Search code examples
amazon-web-servicesaws-application-load-balancer

Which metrics should I use for an alarm HTTPCode_Target_5XX_Count or HTTPCode_ELB_5XX_Count?


I have an ALB with a single target group (this is an istio-ingress gateway), I want to capture a scenario where any request routed to this target group returns 5XX code.

Per docs:

HTTPCode_ELB_5XX_Count:

The number of HTTP 5XX server error codes that originate from the load balancer. This count does not include any response codes generated by the targets.

HTTPCode_Target_5XX_Count:

The number of HTTP response codes generated by the targets. This does not include any response codes generated by the load balancer.
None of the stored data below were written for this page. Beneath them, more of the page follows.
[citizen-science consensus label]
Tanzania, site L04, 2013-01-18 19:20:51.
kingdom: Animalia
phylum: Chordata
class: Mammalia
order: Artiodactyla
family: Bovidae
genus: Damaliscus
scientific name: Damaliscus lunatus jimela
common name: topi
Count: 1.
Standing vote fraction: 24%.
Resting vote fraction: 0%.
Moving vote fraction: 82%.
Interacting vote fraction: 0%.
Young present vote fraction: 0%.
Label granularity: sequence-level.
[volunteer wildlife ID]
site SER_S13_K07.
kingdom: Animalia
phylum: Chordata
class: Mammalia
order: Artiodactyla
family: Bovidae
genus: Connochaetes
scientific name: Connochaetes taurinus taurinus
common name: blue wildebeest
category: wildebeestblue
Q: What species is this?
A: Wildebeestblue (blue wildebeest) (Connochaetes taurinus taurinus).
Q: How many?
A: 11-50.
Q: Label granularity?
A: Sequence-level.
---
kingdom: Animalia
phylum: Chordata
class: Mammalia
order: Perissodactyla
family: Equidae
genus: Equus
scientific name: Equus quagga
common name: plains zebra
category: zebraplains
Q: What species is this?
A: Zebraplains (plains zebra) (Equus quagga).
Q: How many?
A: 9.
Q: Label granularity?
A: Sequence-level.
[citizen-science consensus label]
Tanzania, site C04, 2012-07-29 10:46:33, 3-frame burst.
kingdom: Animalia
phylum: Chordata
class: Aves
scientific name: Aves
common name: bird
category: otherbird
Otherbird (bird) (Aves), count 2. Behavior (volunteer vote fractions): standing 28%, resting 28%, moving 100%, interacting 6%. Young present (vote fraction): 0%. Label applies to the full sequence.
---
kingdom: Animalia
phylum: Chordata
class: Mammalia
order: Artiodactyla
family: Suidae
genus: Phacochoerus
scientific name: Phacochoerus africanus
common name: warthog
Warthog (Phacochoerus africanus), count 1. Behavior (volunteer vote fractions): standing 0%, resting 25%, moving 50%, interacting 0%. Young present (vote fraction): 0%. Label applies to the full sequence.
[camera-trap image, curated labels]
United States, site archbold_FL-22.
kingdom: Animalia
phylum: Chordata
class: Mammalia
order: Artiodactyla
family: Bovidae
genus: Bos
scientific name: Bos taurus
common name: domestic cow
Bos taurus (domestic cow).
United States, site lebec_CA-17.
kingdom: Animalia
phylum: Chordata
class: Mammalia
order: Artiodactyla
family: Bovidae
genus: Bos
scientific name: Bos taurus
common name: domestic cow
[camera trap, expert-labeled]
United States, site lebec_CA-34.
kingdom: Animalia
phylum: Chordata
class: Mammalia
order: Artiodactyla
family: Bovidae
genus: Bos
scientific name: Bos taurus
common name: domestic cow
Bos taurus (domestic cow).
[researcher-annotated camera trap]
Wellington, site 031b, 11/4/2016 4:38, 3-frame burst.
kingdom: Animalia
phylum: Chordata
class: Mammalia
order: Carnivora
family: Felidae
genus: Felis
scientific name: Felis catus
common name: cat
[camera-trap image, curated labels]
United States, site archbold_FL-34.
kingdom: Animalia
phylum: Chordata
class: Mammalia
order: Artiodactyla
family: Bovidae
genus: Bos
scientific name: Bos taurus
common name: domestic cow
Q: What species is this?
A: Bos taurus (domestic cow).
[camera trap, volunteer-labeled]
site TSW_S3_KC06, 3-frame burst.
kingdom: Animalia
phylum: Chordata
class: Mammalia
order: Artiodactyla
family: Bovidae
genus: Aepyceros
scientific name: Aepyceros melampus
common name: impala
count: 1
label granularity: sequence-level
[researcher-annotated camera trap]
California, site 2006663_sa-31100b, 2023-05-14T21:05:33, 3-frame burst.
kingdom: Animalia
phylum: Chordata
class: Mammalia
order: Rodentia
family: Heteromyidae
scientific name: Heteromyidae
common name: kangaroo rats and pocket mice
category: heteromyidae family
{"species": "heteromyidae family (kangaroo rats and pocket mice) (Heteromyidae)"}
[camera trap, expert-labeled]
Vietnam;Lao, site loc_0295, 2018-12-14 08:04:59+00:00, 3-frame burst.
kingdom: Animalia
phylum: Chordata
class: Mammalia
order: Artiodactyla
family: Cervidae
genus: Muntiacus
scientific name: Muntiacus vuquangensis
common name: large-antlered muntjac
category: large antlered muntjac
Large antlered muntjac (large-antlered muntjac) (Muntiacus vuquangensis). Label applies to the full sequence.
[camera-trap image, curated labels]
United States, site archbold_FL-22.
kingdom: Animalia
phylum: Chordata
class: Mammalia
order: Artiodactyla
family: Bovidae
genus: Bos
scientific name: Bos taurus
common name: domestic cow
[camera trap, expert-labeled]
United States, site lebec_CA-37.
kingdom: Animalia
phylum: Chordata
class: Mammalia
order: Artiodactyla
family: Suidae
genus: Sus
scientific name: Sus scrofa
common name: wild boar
I thought since this is a single target group they should be the same, but clearly they are not since for a particular time frame I see some data for HTTP 4XX but none for ELB 4XX. What's the difference? Which one should I use?


Solution

  • I think a diagram would be helpful to explain the difference. After a user sends a request to your backend, this is what your backend would do to send a response back to the user:

    Targets (e.g. EC2) -(1)-> ALB -(2)-> user
    
    1. HTTPCode_Target_5XX_Count measures the number of 5XX responses generated by the targets only

    2. HTTPCode_ELB_5XX_Count measures the number of 5XX responses originating from the load balancer only

    Note: HTTPCode_ELB_5XX_Count does not include any response codes generated by the targets, and HTTPCode_Target_5XX_Count does not include response codes originating from the load balancers. [source]

    Note: The Target_5XX is always included in the ELB_5XX since the ALB forwards the error to the client. You can find more details about an ELB_5XX which is not a Target_5XX here.

    Thanks Omar Kacimi for the correction!